Fuso dopo fuso, pian piano tutto l’impasto viene trasformato in piccoli maccheroncini dalla forma del cannolo, con le estremità a sbieco. Ne esiste anche una versione scura, che si otteneva mescolando alla farina sangue di maiale, ma questa pratica oggi è caduta in disuso. Era un piatto che si faceva, appunto, in occasione della macellazione del maiale di casa, quando della bestia non si buttava via proprio nulla. Se non avete il tempo o l’abilità di confezionarvi i fusi in casa, potete andare però a Canfanaro, amena località fra Rovigno e Pisino, e chiedere del laboratorio artigianale dei coniugi Maric, che da alcuni anni producono una serie di paste corte all’uovo. Con un po’ di fortuna anche in qualche mercato, come quello di Parenzo, potete trovare qualche vecchietta dei paesini circostanti che viene ancora a vendere un cartoccio di fusi preparati il giorno prima a casa.

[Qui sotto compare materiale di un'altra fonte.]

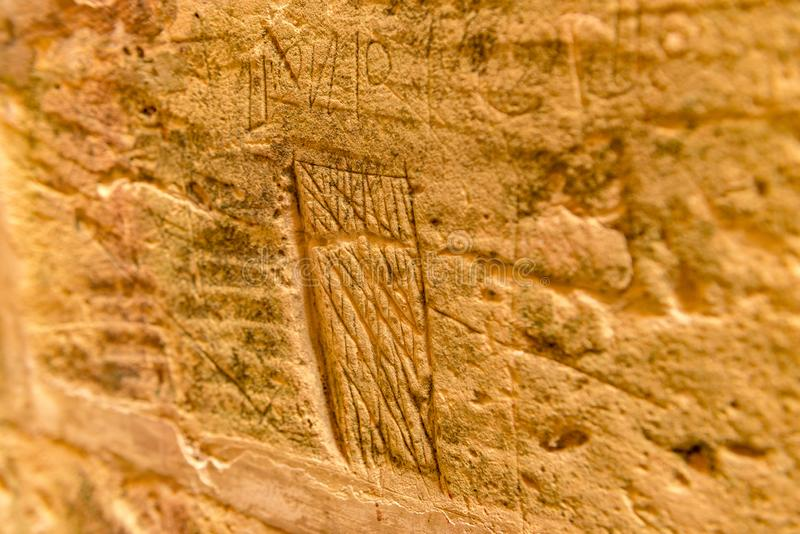 Beschreibung des Malteser Kreuzes auf der Wand der Zelle im alten Gefängnis von Rabat-Zitadelle, in Victoria lizenzfreies stockfoto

Se poi non ve la sentite di cimentarvi nemmeno col sugo di gallina (o non ne avete il tempo...) potete sempre affidarvi ai ristoranti che pullulano un po’ in tutta l’Istria. Troverete più facilmente i fusi all’interno che non sulla costa, specialmente nella zona di Momiano e in quella di Castel, dove vengono serviti anche con burro e tartufi in una versione ben più nobile di quella che prevede l’umido di gallina, che resta però la base della tradizione. Altra variante sono i fusi col sugo di cacciagione (cinghiale o capriolo): li troverete (ottimi) da “Marino” a Kremenje o, poco più avanti, nella trattoria di Rino Prelaz, a Momiano. A proposito: in Istria il parmigiano non esisteva e il pecorino istriano non è da grattugia: quindi, please, niente formaggio sui fusi con l’umido. All’agriturismo “Goli Vrh”, nei pressi di Materada, i fusi vengono serviti in primavera con una salsa a base di panna e asparagi selvatici: un’innovazione da provare. Ma questa è la massima concessione ai tempi moderni che siamo disposti a fare.